Trump’s description of the economic conditions of Puerto Rico are purposefully written in the passive form.
As if the economic conditions on the island just were. As if they were a natural thing no different than the hurricane itself.
Trump’s twisted tweets were intended to do two things.
Trump wants to cover his ass for the slow response to what now is turning into a major humanitarian disaster.
Trump wants to cover up the history of the U.S. colonial relationship towards Puerto Rico.
As if what Trump calls the aging infrastructure and debt has nothing to do with how the island has been used since it was seized by the United States in 1898.
U.S. imperial ambitions prompted politicians to position Puerto Rico as a showcase for capitalism in Latin America.

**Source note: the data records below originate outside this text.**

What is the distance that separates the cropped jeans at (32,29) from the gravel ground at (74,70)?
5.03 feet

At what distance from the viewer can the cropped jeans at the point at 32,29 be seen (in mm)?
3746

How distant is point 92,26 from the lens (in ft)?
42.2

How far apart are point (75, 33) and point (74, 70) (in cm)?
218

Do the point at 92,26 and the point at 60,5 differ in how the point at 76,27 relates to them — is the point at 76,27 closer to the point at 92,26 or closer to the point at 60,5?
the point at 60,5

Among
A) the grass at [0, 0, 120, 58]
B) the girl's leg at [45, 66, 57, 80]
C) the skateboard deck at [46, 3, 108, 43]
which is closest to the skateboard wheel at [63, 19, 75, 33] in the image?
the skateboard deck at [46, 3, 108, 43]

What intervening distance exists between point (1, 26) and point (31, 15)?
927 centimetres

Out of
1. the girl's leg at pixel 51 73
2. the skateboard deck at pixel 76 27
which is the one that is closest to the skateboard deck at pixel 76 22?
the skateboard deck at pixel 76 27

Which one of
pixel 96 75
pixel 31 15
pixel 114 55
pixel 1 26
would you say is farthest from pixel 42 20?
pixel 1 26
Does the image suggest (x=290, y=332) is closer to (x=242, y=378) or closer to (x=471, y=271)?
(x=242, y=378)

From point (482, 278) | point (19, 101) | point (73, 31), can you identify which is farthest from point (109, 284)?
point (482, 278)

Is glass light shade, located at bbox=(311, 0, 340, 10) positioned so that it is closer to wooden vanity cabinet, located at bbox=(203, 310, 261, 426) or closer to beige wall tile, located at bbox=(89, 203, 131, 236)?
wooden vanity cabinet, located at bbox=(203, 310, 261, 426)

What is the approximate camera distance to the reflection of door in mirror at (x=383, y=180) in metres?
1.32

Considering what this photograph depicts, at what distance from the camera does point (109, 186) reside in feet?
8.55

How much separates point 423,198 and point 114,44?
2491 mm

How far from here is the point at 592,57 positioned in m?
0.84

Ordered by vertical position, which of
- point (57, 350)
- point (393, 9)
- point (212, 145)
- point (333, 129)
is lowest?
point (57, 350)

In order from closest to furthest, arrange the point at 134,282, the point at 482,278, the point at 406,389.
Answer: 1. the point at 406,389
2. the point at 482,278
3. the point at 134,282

In the 1940s Puerto Rican Governor Luis Muñoz Marín and U.S. government officials implemented a massive industrialization plan called Operation Bootstrap.
The program used tax breaks, duty-free trade, exploitable local labor, natural resources and cheap foreign crude oil and electricity prices to attract investors. Manufacturing, pharmaceutical and oil-based industries flocked to Puerto Rico.
Beginning in the 1970s, however, these incentives decreased. As tax exemptions expired and wage standards rose, numerous companies left Puerto Rico. The net effect of Operation Bootstrap was to aggravate economic inequality and unemployment and contribute to the territory’s debt and environmental crises.
Currently the territory’s unemployment rate fluctuates between 10 and 12 percent. The legacies of rapid industrialization include polluted landscapes and heavy reliance on oil.
Flights from San Juan to Chicago and New York have begun again and the one flight a day is filled those who have families here.
The Puerto Rican communities in the U.S. are sending help as fast as they can.
But Puerto Rico has always been viewed by Washington and Wall Street as a source of profit, investment or disinvestment, without concern for the welfare of those who live there.
Nothing has changed about that.
Except that Maria is the excuse for Wall Street and Washington to make another financial killing from one more disaster.